J’aimerais évoquer deux causes principales peu reprises par les médias mais qui m’apparaissent pourtant déterminantes.

  1. Une société a besoin de cadres normatifs clairement exprimés et assumés. Les déconstructions philosophiques du XXème siècle ont eu le tort de considérer que seul le relativisme avait une réalité. A trop vouloir s’attaquer aux idées en les soupçonnant d’avoir des souterrains inavouables, et en ayant abordé la société moderne par le regard nietzschéen de ce toujours plus sans fin et sans cause, nous avons oublié que la critique des idées… était aussi une idéologie. On ne peut agréger une population, la rendre collectivement cohérente et lui donner l’envie de participer à sa propre histoire tout en lui susurrant sans cesse que tout se vaut et que la société est une entrave à la liberté individuelle. Car on semble un peu vite oublier que sans la cohésion nationale, sans la structure étatique, 60 millions d’individus livrés à eux-mêmes dépériraient en quelques années.
  2. La seconde cause est pendante de la première. La France, comme tous les grands pays européens, depuis les traumatismes des deux conflits mondiaux, ne veut plus assumer de posture de combat avec les autres Etats. Cela est vrai sur le plan militaire mais aussi – et surtout – sur le plan idéologique et commercial. Les pays de la vieille Europe n’ont plus aucun goût pour l’affrontement. On rechigne à parler de guerre économique, on traîne des pieds à s’armer, on renonce à lutter contre les attaques industrielles des pays émergents… Mais une telle lassitude est aussi la marque des vaincus, de ceux qui renoncent à ce qu’ils sont et qui ne peuvent au final endiguer la déferlante des autres nations – Chine, pays émergents, USA… – persuadées, elles,  que tout est combat. Ne pas lutter, c’est aussi admettre qu’on n’a rien à défendre, que rien ne vaut la peine du  sacrifice. C’est en cela que l’absence d’identité claire redevient en surbrillance. Il faut croire en quelque chose pour accepter le sacrifice.

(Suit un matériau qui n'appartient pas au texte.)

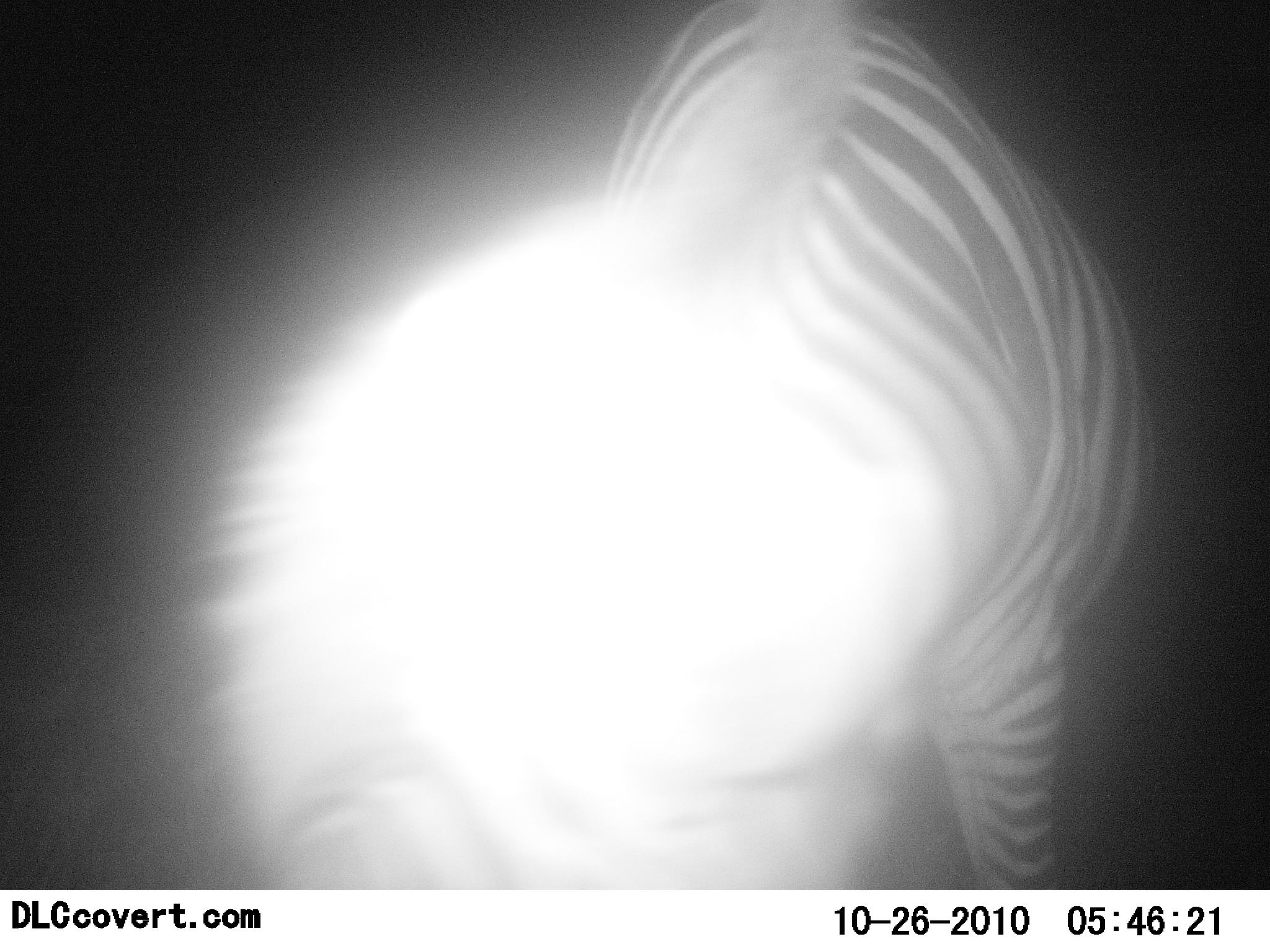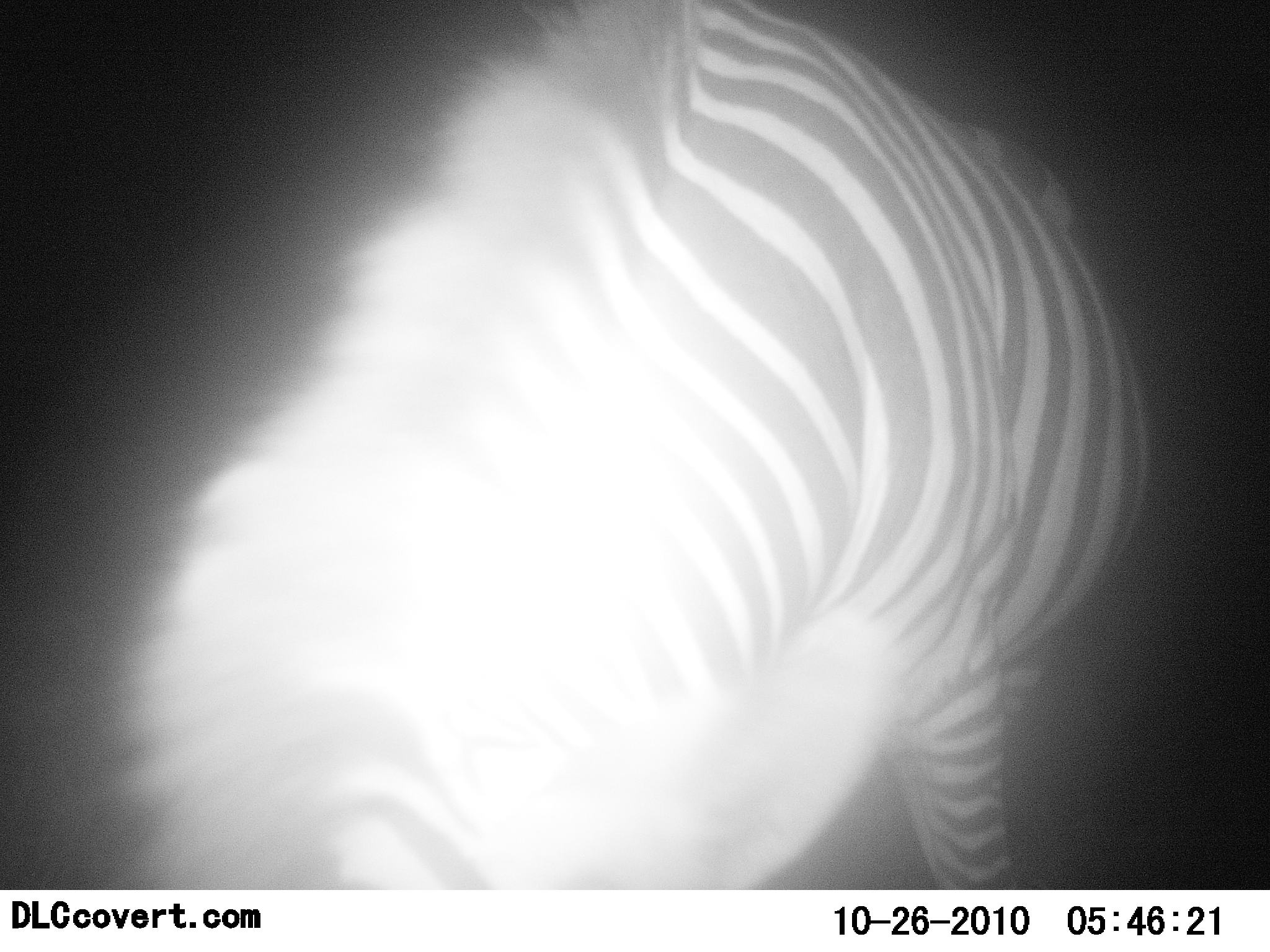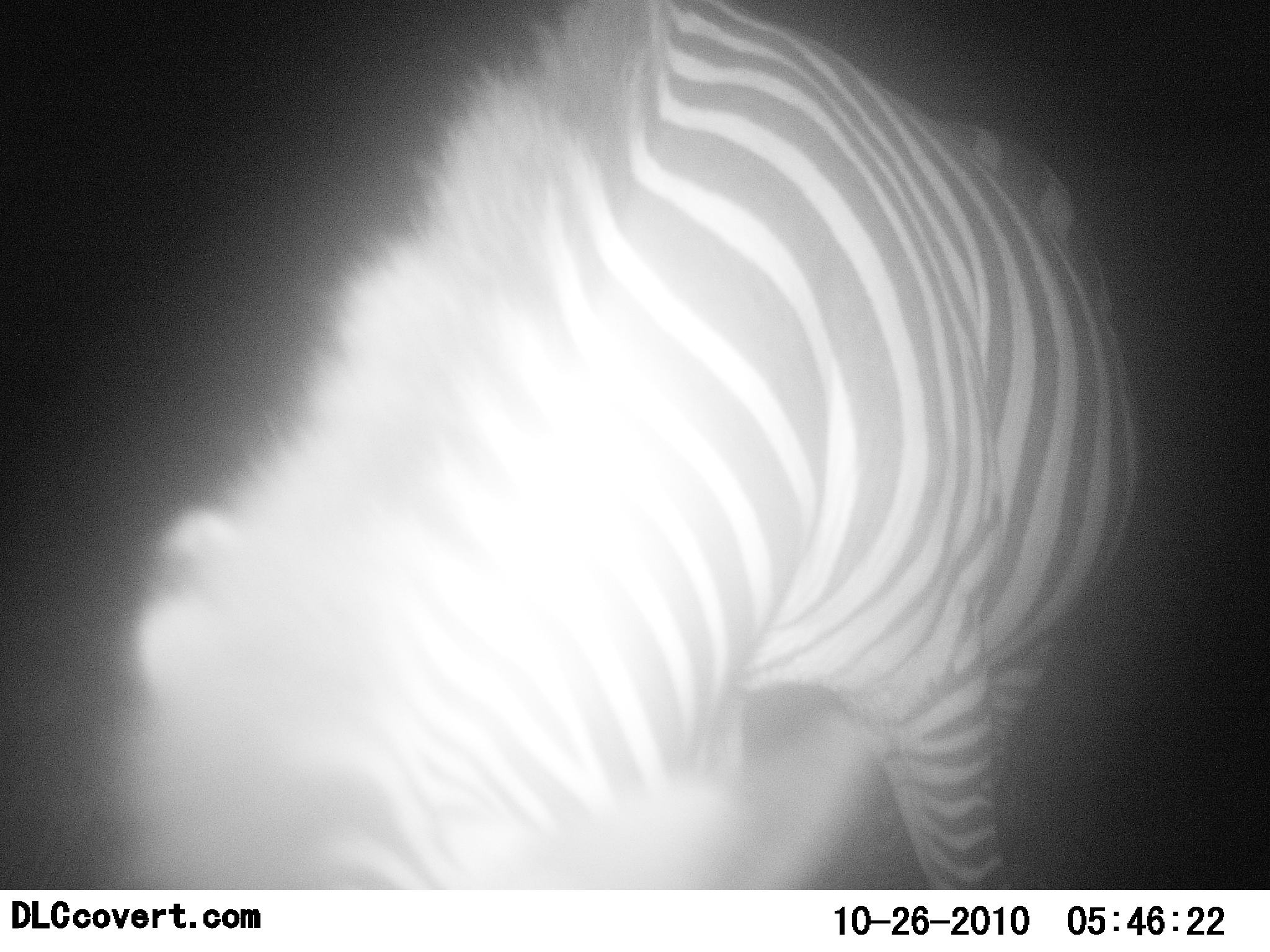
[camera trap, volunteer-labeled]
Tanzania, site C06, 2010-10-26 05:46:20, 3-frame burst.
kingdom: Animalia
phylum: Chordata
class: Mammalia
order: Perissodactyla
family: Equidae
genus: Equus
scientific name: Equus quagga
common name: plains zebra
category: zebra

Il y a quelques jours, nous commémorions le 11 novembre 1918. Si la guerre s’était déroulée dans la France d’aujourd’hui, que serions-nous devenus ?

Sans une réelle refondation de la société autour de valeurs partagées et fortement structurées sur une identité qui n’oublie pas le passé, la France est un pays en voie de régression définitive.